Water Resources Minister Ernie Bridge is concerned there may be misunderstanding in the community about the aims of the Kimberley Pipeline study commissioned by the State Government earlier this year.
The independent study will involve a detailed analysis of all water resources to determine best options for meeting Statewide water needs into the 21st century.
"On that basis, the Kimberley Pipeline Management and Advisory Board, set up to oversee the independent study, was briefed on its second and third meetings by both the Water Authority of Western Australia and the Mines Department about the State's water resources," he said.
"Another major element of the study is to investigate and identify the potential benefits to the State from the proposed pipeline in terms of economic development, decentralisation, employment, the environment and other factors."
Mr Bridge said the study would provide a comprehensive analysis of all of these factors and was not looking at the pipeline proposal as simply a water supply for Perth.
The Minister said the State Liberal Party was foolish to suggest that $3 million was an unacceptable price to pay for such a comprehensive bank of information.
"Finding the way to a full utilisation of the State's water resources would unlock multi-billion dollar benefits to Western Australia," he said.
"The Liberal Party is extremely short-sighted and has turned its back on people in rural and outback areas across WA by advocating the $3 million be added to existing expenditure on analysis of resources in the relatively well-populated and well-serviced South-West coastal strip."
Mr Bridge said he denied absolutely that information on available water resources had been withheld, or debate had been stifled on underground water resources on the coastal plain.
With regard to recent media reports, information on the water resource in the South-West, known as the Donnybrook Sunklands, had been publicly documented since the 1970s and was already built into Water Authority calculations and long-term planning.

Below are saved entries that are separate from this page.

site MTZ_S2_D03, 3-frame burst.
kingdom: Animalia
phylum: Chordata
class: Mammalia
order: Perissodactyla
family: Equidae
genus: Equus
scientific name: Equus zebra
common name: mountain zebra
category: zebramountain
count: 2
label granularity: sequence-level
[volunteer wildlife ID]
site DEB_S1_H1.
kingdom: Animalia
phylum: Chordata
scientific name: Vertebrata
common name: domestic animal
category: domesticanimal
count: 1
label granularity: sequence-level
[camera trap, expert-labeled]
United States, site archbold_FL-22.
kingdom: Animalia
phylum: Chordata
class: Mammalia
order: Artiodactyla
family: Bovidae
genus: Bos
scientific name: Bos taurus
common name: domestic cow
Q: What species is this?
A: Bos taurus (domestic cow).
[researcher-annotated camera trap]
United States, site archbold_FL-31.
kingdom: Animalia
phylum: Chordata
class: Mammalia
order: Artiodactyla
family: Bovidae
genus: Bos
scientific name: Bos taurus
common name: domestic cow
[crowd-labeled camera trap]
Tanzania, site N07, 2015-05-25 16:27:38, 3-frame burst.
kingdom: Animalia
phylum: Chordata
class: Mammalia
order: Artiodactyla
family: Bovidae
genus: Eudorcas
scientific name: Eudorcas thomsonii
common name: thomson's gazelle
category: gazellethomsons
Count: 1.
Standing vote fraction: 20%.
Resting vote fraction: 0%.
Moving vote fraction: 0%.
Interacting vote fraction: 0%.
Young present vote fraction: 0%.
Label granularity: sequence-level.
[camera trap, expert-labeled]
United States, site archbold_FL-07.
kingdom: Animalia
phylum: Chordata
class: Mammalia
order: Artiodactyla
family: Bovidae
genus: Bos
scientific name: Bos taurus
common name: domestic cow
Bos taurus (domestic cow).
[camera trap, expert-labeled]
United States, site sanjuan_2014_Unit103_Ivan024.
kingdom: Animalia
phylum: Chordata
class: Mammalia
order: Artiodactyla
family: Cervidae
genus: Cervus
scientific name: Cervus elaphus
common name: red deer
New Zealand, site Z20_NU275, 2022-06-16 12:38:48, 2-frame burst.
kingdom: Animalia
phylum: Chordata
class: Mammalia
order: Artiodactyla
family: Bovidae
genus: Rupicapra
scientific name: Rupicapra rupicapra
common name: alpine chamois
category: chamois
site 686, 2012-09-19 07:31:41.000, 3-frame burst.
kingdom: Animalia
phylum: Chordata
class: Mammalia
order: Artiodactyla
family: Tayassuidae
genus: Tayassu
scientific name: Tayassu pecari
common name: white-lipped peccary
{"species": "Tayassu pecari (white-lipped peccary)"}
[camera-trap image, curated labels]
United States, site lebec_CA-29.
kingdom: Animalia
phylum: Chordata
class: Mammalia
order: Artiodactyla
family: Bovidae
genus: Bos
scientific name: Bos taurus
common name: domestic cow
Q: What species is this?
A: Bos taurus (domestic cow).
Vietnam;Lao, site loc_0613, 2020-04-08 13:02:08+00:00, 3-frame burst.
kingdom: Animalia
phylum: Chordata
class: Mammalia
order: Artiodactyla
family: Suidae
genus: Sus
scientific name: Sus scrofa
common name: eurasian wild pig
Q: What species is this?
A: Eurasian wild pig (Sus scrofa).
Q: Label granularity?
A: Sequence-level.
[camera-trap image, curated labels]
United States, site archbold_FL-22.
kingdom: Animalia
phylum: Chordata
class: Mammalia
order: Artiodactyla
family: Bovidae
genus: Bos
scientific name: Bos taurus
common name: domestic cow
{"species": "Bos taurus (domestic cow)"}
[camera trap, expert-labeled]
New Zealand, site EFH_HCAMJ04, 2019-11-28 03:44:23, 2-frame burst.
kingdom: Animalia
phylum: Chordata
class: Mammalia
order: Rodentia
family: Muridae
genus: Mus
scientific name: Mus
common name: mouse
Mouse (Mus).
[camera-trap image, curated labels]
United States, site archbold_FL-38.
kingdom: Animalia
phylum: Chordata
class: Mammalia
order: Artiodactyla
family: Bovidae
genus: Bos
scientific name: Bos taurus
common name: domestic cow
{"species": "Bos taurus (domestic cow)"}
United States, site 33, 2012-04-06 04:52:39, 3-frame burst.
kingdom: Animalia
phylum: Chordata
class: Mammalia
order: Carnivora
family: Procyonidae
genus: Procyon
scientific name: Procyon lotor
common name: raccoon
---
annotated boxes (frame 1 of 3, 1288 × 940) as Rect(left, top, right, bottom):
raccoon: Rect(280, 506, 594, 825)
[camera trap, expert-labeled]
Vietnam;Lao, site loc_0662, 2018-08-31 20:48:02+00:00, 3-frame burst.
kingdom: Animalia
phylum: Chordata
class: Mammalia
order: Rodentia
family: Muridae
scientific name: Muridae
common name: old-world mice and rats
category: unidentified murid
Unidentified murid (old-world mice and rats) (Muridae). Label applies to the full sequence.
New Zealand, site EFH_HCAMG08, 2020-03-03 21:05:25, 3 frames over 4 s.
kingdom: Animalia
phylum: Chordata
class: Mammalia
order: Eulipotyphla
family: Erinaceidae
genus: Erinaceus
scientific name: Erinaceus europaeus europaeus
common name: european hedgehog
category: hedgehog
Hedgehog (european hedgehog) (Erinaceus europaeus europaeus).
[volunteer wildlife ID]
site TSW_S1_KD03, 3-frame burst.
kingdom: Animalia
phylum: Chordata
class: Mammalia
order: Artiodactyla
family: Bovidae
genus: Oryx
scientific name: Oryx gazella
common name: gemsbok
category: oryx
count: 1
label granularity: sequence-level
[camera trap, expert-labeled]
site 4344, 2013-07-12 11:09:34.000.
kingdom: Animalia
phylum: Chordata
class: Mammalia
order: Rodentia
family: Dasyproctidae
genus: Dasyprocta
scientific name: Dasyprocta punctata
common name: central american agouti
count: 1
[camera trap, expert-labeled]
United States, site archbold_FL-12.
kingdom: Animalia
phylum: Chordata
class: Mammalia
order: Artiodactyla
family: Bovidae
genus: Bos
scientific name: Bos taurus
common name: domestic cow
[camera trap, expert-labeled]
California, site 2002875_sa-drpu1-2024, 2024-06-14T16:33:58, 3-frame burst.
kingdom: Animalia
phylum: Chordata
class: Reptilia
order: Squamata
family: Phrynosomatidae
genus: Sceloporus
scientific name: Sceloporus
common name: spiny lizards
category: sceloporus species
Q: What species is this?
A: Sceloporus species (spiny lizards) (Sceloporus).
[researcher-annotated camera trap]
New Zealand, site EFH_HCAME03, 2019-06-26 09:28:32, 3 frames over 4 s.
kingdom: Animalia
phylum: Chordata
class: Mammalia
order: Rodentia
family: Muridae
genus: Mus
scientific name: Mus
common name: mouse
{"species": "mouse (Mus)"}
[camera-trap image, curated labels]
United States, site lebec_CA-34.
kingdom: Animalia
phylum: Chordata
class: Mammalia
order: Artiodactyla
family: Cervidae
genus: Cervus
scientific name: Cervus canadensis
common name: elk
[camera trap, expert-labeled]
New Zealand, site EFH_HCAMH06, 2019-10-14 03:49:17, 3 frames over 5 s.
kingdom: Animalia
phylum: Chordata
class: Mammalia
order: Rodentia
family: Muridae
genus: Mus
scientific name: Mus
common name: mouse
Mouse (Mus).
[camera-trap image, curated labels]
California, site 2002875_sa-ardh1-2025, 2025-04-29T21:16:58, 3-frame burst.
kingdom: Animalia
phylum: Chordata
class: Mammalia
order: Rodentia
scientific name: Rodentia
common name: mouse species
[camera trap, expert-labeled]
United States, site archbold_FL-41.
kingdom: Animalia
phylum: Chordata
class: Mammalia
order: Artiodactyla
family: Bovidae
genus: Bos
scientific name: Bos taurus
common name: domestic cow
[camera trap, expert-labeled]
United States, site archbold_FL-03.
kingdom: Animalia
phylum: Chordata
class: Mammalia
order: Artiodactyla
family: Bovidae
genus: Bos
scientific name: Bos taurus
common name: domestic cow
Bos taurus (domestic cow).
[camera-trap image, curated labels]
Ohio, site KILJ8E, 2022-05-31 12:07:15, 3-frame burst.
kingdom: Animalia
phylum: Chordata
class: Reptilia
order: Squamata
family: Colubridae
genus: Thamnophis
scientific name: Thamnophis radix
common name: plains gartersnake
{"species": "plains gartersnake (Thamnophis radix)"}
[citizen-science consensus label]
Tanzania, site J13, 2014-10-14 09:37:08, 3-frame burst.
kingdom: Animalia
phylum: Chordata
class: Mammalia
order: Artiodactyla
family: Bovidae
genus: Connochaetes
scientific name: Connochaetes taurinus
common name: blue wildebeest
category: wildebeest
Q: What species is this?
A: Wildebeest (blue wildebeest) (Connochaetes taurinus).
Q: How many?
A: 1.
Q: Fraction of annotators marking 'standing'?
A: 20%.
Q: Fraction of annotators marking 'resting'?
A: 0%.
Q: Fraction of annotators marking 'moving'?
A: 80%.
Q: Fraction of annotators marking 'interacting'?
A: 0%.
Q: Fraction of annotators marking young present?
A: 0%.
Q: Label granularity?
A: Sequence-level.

Mr Bridge said it was unfortunate that confusion had arisen over the resource. In part, this was because a variety of names had been used to describe the same body of underground water. The list of names include Donnybrook Sunklands, part of the Yarragadee formation, the Southern Perth Basin, South-West groundwater, and Blackwood Plateau.
"What the Water Authority calls the Donnybrook Sunklands, the Mines Department calls part of the Yarragadee formation. Either way, the sustainable yield of 200 million cubic metres per year was included in Water Authority calculations as far back as 1988."